Lip Sync (Free & Effective): The visual icing on the cake is Rhubarb Lip Sync. This open-source gem analyzes the final TTS audio generated by OpenAI and creates precise mouth animation cues. Why it matters: It adds significant perceived quality and engagement.

Tradeoffs

Hold-to-Talk vs Real-time Streaming

Our Choice: Hold-to-Talk

Full audio sent after recording completes
Simpler implementation using standard web tech (MediaRecorder, HTTP)
Lower infrastructure costs
Accepts higher latency as trade-off

Trade-offs:

User experiences pause after speaking while:
- Audio uploads
- Speech-to-text processes
- LLM generates response
- Text-to-speech generates audio
No real-time conversation capabilities
Cannot start responding before user finishes speaking
No barge-in support (interrupting the agent)

Why Not Real-time Streaming?

Would enable faster, more conversational responses
Could start TTS before user finishes speaking
Allows barge-in functionality
BUT requires:
- More complex frontend/backend logic
- Persistent connections (WebRTC)
- Higher server load
- More infrastructure costs

For our goal of building a lean, accessible agent, Hold-to-Talk's simplicity was the pragmatic choice despite the latency trade-off.

When to Scale Up

While this lean approach works excellently for many use cases, there are scenarios where you'll need more complexity:

High Traffic: When handling thousands of concurrent users, you'll need proper load balancing and scaling infrastructure
Complex Interactions: For multi-turn conversations with context memory, you might need session management and more sophisticated state handling
Custom AI Models: If you need specialized capabilities not available via API, you'll have to handle model deployment and infrastructure
Strict Privacy Requirements: When data can't leave your servers, you'll need to self-host models and handle all processing internally

Conclusion

This project demonstrates that building an engaging voice AI doesn't require complex frameworks, massive models, or intricate architectures.
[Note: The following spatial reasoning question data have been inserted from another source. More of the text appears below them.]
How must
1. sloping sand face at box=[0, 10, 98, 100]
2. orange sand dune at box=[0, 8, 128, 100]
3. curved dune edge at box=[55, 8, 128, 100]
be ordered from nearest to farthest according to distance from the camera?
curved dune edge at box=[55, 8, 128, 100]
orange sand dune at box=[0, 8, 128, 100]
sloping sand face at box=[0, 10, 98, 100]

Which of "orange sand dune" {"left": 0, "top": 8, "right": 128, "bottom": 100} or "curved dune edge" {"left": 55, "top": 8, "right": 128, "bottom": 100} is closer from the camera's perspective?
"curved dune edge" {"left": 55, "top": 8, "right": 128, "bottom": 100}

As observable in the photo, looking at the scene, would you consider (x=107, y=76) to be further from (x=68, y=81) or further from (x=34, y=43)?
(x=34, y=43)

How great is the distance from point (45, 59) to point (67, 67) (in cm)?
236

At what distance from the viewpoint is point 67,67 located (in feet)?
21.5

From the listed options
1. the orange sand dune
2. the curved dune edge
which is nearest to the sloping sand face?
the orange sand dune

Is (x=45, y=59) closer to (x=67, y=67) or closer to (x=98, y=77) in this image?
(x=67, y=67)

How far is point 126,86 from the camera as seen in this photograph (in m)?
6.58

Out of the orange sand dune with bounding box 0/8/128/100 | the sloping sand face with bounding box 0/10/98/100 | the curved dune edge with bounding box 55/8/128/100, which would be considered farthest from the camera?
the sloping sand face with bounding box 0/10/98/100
By focusing on core functionality and choosing pragmatic technologies, we created a responsive, cost-effective voice agent that:

Works Well: Handles the complete voice interaction loop smoothly
Stays Light: Minimal dependencies and straightforward code
Costs Less: Both in development time and running expenses
Maintains Quality: Delivers a polished user experience

The key lesson? Start simple. Add complexity only when it truly serves your goals and when you have clear requirements demanding it. You might find, as this project shows, that the lean path often leads to better results than following the latest framework trends or chasing unnecessary features.

Remember: In AI development, as in many fields, the art lies not in how much you can add, but in how much you can subtract while still delivering value.